Sustainable Plants, Higher Yields
In just a few years Bayer has built up a global network of in-house breeding stations and external partners in order to develop and breed plants which provide higher yields under local climate and soil conditions. They are also better able to withstand extreme weather and stress. Scientists are working intensively to develop new cultivars at seven plant breeding stations: in Canada, Germany, France, Ukraine, Australia and two stations in the United States. This global breeding program involves over 400,000 test plots and 8,000 different elite experimental varieties.

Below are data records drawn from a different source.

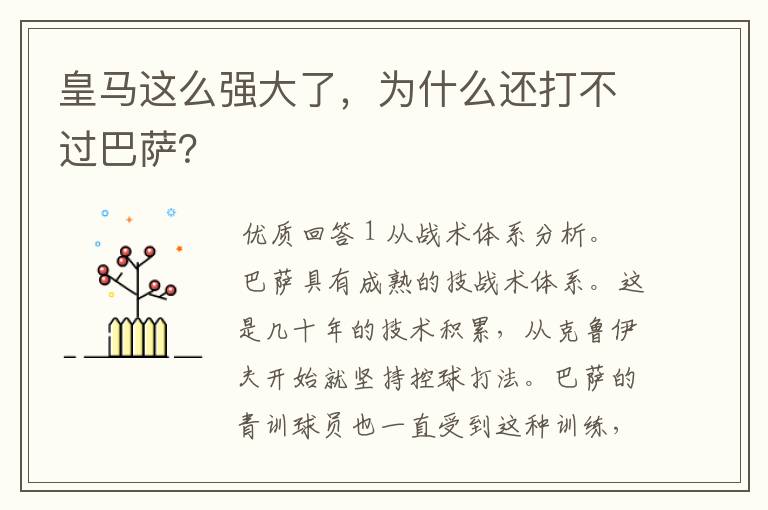 皇马这么强大了，为什么还打不过巴萨？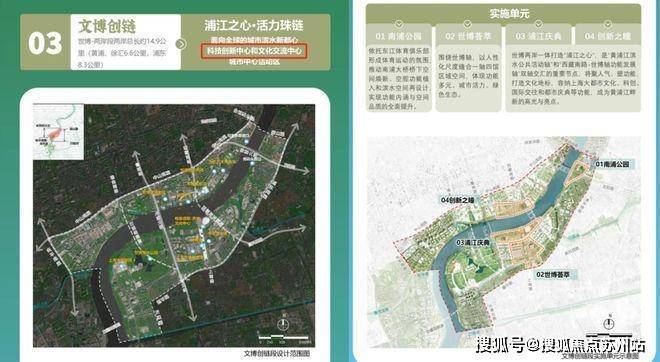 保利世博天悦售楼处-保利世博天悦(2025最新)楼盘网站-房价-户型-图文介绍(图28)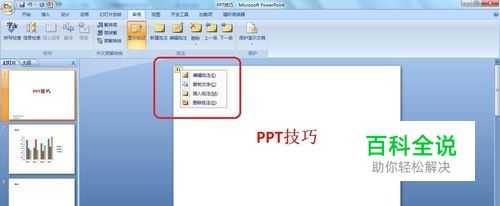 PPT怎么设置添加和删除批注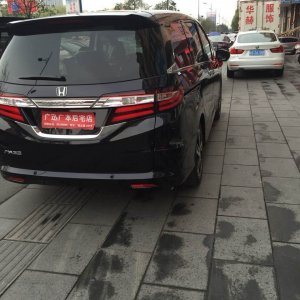 高檔車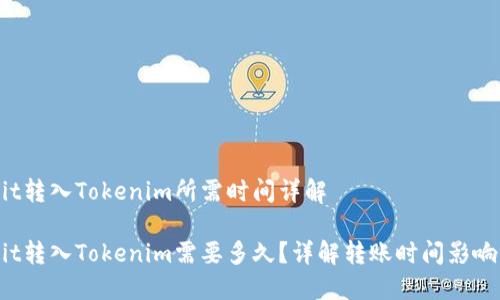 Hubit转入Tokenim所需时间详解

Hubit转入Tokenim需要多久？详解转账时间影响因素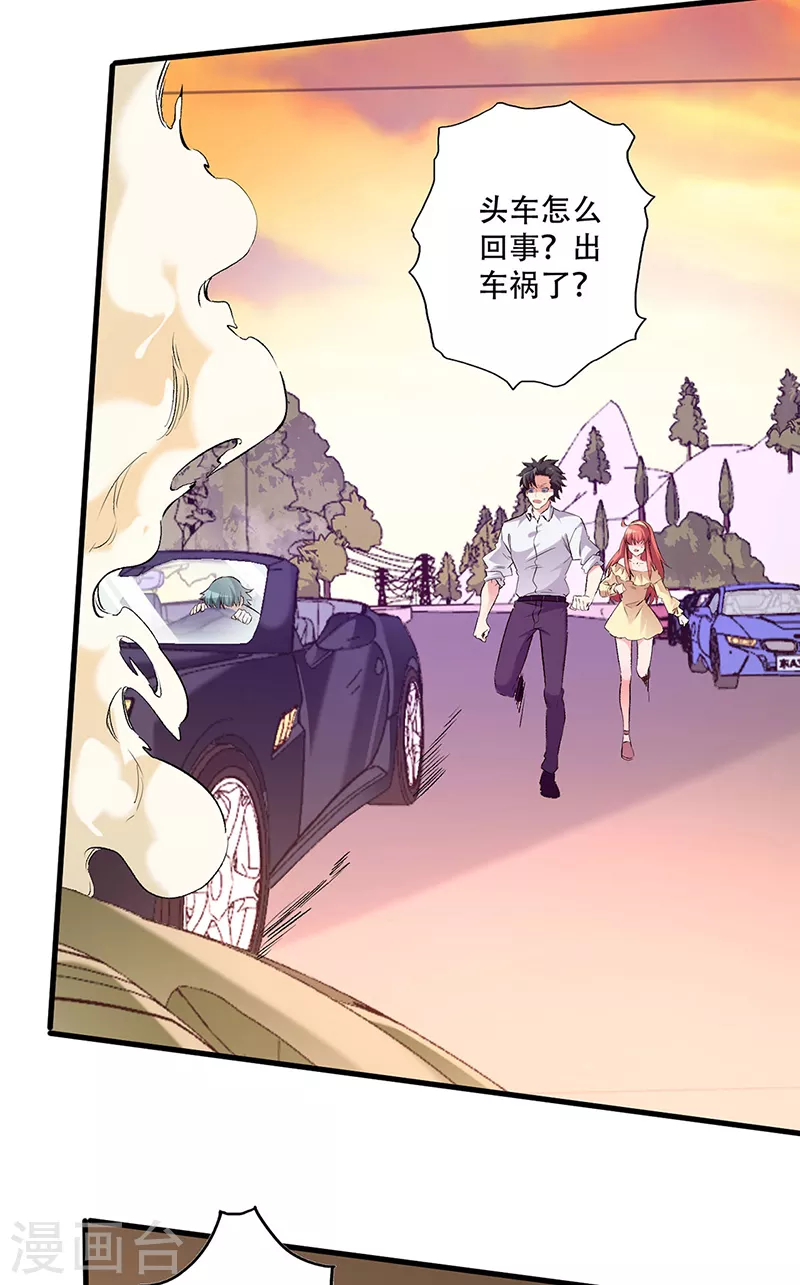 第278话 兜风21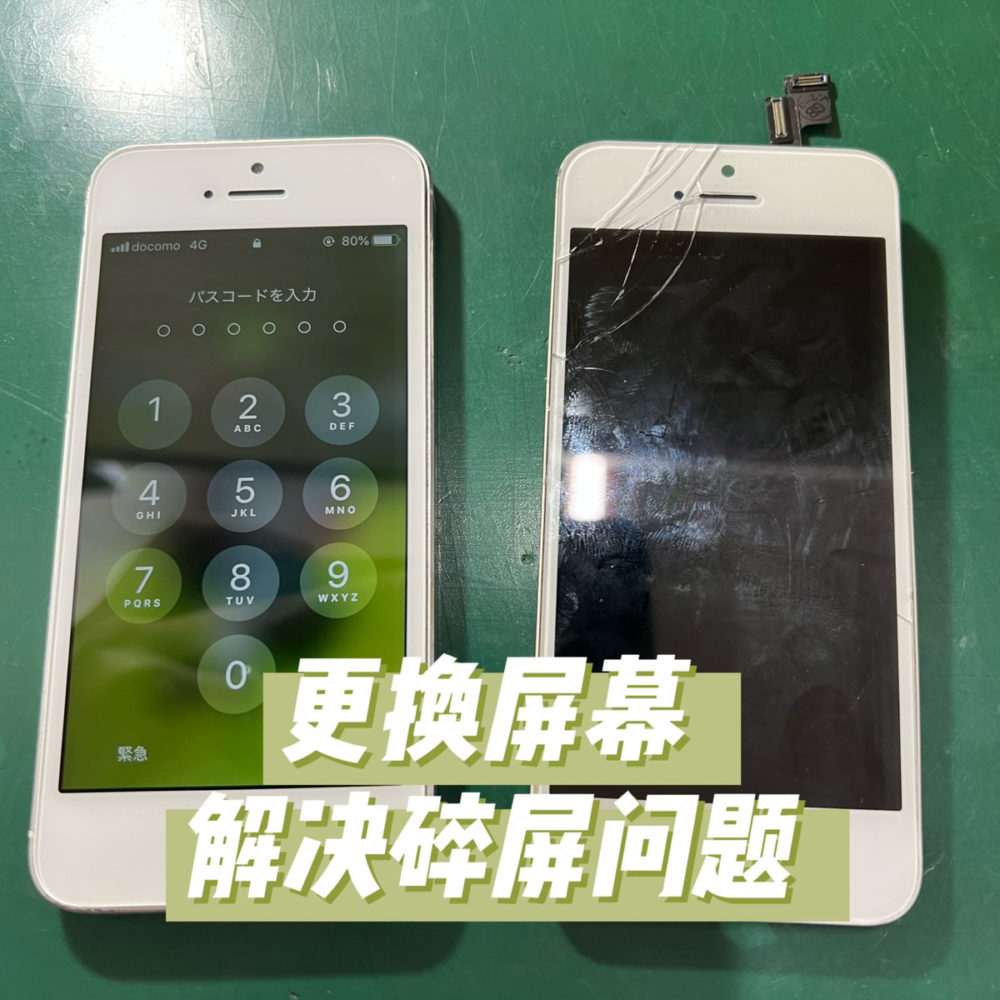 iPhone5S  碎屏维修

Agricultural scientists are pursuing several strategies, including the breeding of more robust and high-yielding hybrids. These are produced when two pure lines selected for quite specific traits are crossed with one another. The first-generation (F1) hybrid seed delivers significantly higher yields than the parent varieties, particularly in stressful environments. To produce such hybrids, breeders have to suppress pollen formation in one parent line by making it sterile. The few programs making F1 varieties of wheat today use chemicals to do this. These chemicals are only approved for use in a few countries. Bayer researchers are trying to find new solutions to produce sterile plants. This would pave the way for the benefits of hybrid wheat to be more widely available and to contribute to both higher and more stable yields for farmers in the future.
“We also use more conventional breeding processes to combine the desired traits – for instance, crossing particularly resistant wild wheat with modern, high-yielding varieties,” Patterson explains. The experts at Bayer are using new technologies which greatly accelerate the breeding process.
“Researchers are particularly interested in identifying the genes responsible for yield and resistance to biotic and abiotic stresses,” says Dr. Catherine Feuillet, a wheat geneticist who leads the Trait Research department at Crop Science. Over the past ten years, she has devoted herself to a particularly daunting task: deciphering the wheat genome. Knowing which genes are responsible for yield will make it possible to optimize combinations through breeding and engineer an increase in efficiency of the pathways leading to higher yields, Feuillet says. But the wheat genome is five times larger than the human genome and even more complex.
Innovative Wheat Production
As part of the effort experts at Bayer are collaborating with a variety of external partners, including biotech companies such as KeyGene in the Netherlands, the Australian Commonwealth Scientific and Industrial Research Organization (CSIRO) and the National Agricultural Research and Development Institute in Romania. The University of Nebraska, South Dakota State University and -Texas A&M University, which have expertise in drought-resistant varieties, and Kansas State University, a world-renowned center for characterizing and using wild wheat varieties, are also on board.
But the future cannot be ensured purely by developing premium wheat varieties. New, more effective crop protection efforts are also part of Bayer’s agricultural strategy, as is working closely with farmers. Digital technology is also increasingly being used. Sensors and cameras mounted on farm machinery provide valuable data about the soil, moisture content, plant growth and yields. “With new varieties, effective crop protection products and optimal management strategies, wheat yields could again significantly increase,” Patterson says. This would amount to a revolution in wheat — and make a vital contribution to global food security.